***** TEXT SECTION *****

Category Archives: fish

Stuffed in Isaan

Lunch at Jay Gai Som Tum in Udon Thani

It’s 10 in the morning, and I am already stuffed. I cannot imagine what lunch holds in store for us.

Yes, I am starting this all over again. The first book, researched while I was pregnant with my second child, gave me … well, the joy of publishing my first solo effort, and 25 extra kilos. This second, well, who knows? I certainly don’t want 25 extra kilos, and I’m not sure if I could do it, even if I wanted to. My digestive system is screaming, What are you thinking?! even as I lurch my way through downtown Udon Thani. And this is only the beginning.

After landing in Udon Thani, our gracious hosts promptly whisk us off to VT Nam Nueng (www.vtnamnueng1997.com), a Vietnamese restaurant that, well into its second generation, is just about as big as any enterprise can get in Udon Thani. Every day, an assembly line churns out thousands of sticks of nam nueng (pork sausage wrapped in a flat rice noodle, lettuce and herbs and drizzled with a sweet-tart dipping sauce) and goong pan aui (shrimp mince wrapped around a sugarcane stick), later to be sold at either the restaurant, replete with air-conditioning and imposing Chinese-style furniture, or at the aggressively efficient take-out counter. There is even a hotline, where a motorcycle awaits your call should any nam nueng emergency arise. Not to mention the branches at the airport, or the various other Vietnamese-Thai restaurant chains in town, helmed by cousins or children of the original VT founder, who made his dipping sauces in a secret room so as to minimize infighting among his children.

***** DATASET *****

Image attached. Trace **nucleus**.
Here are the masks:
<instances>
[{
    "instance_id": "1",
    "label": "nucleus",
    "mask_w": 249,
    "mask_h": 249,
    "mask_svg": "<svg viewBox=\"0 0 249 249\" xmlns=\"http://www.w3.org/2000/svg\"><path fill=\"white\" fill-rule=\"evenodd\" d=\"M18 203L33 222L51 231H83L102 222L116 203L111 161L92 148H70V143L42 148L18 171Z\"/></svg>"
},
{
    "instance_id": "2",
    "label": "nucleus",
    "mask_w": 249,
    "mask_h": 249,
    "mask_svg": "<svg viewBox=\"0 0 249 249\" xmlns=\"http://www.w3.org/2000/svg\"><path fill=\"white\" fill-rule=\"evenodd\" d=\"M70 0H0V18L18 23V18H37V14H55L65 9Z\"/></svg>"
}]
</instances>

*****

* **TO DO**:
a. Answer these questions about the lunch text in Udon Thani, one line each:
(i) How many extra kilos did the writer gain from the first book?
(ii) What is goong pan aui?
(iii) Where did the original VT founder make his dipping sauces?
b. Update the entries above by replacing every "nucleus" with "nuclear region" and leaving everything else in those entries unchanged.

* **ANSWER SET**:
a.
(i) 25 extra kilos.
(ii) Shrimp mince wrapped around a sugarcane stick.
(iii) In a secret room.

b.
Image attached. Trace **nuclear region**.
Here are the masks:
<instances>
[{
    "instance_id": "1",
    "label": "nuclear region",
    "mask_w": 249,
    "mask_h": 249,
    "mask_svg": "<svg viewBox=\"0 0 249 249\" xmlns=\"http://www.w3.org/2000/svg\"><path fill=\"white\" fill-rule=\"evenodd\" d=\"M18 203L33 222L51 231H83L102 222L116 203L111 161L92 148H70V143L42 148L18 171Z\"/></svg>"
},
{
    "instance_id": "2",
    "label": "nuclear region",
    "mask_w": 249,
    "mask_h": 249,
    "mask_svg": "<svg viewBox=\"0 0 249 249\" xmlns=\"http://www.w3.org/2000/svg\"><path fill=\"white\" fill-rule=\"evenodd\" d=\"M70 0H0V18L18 23V18H37V14H55L65 9Z\"/></svg>"
}]
</instances>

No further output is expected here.